Para ver un tutorial paso a paso sobre cómo crear un rol personalizado, consulte Tutorial: Creación de un rol personalizado de Azure mediante la CLI de Azure.
Requisitos previos
Para crear roles personalizados, necesita:
- Permisos para crear roles personalizados, como User Access Administración istrator
- Azure Cloud Shell o CLI de Azure
Lista de roles personalizados
Para enumerar los roles personalizados que están disponibles para la asignación, use az role definition list. En el siguiente ejemplo se enumeran todos los roles personalizados de la suscripción actual.
az role definition list --custom-role-only true --output json --query '[].{roleName:roleName, roleType:roleType}'
[
{
"roleName": "My Management Contributor",
"type": "CustomRole"
},
{
"roleName": "My Service Reader Role",
"type": "CustomRole"
},
{
"roleName": "Virtual Machine Operator",
"type": "CustomRole"
}
]
Enumeración de definiciones de roles personalizadas
Para enumerar una definición de roles personalizada, use az role definition list. Este comando es el mismo comando que usaría para un rol integrado.

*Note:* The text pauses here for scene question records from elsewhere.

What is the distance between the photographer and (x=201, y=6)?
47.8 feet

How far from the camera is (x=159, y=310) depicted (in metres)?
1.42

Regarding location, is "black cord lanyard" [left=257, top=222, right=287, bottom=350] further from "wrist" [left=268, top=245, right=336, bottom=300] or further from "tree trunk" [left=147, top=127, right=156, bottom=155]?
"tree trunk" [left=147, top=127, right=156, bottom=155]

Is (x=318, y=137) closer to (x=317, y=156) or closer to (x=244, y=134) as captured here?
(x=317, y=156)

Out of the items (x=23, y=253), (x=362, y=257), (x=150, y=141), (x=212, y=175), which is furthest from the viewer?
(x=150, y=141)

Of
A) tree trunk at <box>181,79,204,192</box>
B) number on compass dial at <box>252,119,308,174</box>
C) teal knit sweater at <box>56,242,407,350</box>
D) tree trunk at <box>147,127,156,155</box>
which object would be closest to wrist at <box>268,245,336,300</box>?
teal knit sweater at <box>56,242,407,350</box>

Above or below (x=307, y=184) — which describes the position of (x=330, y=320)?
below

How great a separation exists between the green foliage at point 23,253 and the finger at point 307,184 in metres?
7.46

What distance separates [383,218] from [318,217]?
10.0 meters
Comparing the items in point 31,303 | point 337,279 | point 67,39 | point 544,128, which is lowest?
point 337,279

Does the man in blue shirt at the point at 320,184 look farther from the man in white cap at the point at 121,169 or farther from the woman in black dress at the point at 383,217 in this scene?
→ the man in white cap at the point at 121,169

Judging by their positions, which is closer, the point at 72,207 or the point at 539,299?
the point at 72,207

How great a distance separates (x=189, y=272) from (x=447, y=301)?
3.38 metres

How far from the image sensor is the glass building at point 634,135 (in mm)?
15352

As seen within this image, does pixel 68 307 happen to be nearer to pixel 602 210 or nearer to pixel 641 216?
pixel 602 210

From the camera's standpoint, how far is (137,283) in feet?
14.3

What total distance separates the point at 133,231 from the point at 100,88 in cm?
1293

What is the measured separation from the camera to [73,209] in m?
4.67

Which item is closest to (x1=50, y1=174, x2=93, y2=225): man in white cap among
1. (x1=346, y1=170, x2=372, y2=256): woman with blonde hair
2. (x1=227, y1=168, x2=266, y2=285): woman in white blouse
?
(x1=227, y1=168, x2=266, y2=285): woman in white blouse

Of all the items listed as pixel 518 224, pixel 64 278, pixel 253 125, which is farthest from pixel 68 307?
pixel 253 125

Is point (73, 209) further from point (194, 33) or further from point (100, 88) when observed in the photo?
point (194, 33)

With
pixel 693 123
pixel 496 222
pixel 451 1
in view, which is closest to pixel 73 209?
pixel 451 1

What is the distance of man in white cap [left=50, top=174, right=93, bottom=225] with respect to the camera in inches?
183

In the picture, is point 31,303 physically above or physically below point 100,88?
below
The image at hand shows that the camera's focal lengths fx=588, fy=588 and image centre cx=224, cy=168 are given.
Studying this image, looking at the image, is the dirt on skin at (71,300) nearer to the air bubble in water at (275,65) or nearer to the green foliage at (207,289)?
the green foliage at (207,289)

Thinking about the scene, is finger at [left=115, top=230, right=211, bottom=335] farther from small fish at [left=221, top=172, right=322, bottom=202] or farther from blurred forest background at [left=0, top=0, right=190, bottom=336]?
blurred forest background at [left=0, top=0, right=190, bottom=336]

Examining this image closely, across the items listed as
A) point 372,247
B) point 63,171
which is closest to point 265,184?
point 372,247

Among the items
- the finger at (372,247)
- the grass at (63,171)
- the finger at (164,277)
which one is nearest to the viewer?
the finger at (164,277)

az role definition list --name {roleName}
En el ejemplo siguiente se muestra la definición de roles Operador de máquina virtual:
az role definition list --name "Virtual Machine Operator"
[
{
"assignableScopes": [
"/subscriptions/{subscriptionId}"
],
"description": "Can monitor and restart virtual machines.",
"id": "/subscriptions/{subscriptionId}/providers/Microsoft.Authorization/roleDefinitions/00000000-0000-0000-0000-000000000000",
"name": "00000000-0000-0000-0000-000000000000",
"permissions": [
{
"actions": [
"Microsoft.Storage/*/read",
"Microsoft.Network/*/read",
"Microsoft.Compute/*/read",
"Microsoft.Compute/virtualMachines/start/action",
"Microsoft.Compute/virtualMachines/restart/action",
"Microsoft.Authorization/*/read",
"Microsoft.ResourceHealth/availabilityStatuses/read",
"Microsoft.Resources/subscriptions/resourceGroups/read",
"Microsoft.Insights/alertRules/*",
"Microsoft.Insights/diagnosticSettings/*",
"Microsoft.Support/*"
],
"dataActions": [],
"notActions": [],
"notDataActions": []
}
],
"roleName": "Virtual Machine Operator",
"roleType": "CustomRole",
"type": "Microsoft.Authorization/roleDefinitions"
}
]
En el ejemplo siguiente se muestran solo las acciones del rol Operador de máquina virtual:
az role definition list --name "Virtual Machine Operator" --output json --query '[].permissions[0].actions'
[
[
"Microsoft.Storage/*/read",
"Microsoft.Network/*/read",
"Microsoft.Compute/*/read",
"Microsoft.Compute/virtualMachines/start/action",
"Microsoft.Compute/virtualMachines/restart/action",
"Microsoft.Authorization/*/read",
"Microsoft.ResourceHealth/availabilityStatuses/read",
"Microsoft.Resources/subscriptions/resourceGroups/read",
"Microsoft.Insights/alertRules/*",
"Microsoft.Insights/diagnosticSettings/*",
"Microsoft.Support/*"
]
]
Crear un rol personalizado
Para crear un rol personalizado, use az role definition create. La definición de roles puede ser una descripción JSON o una ruta de acceso a un archivo que contenga esta descripción.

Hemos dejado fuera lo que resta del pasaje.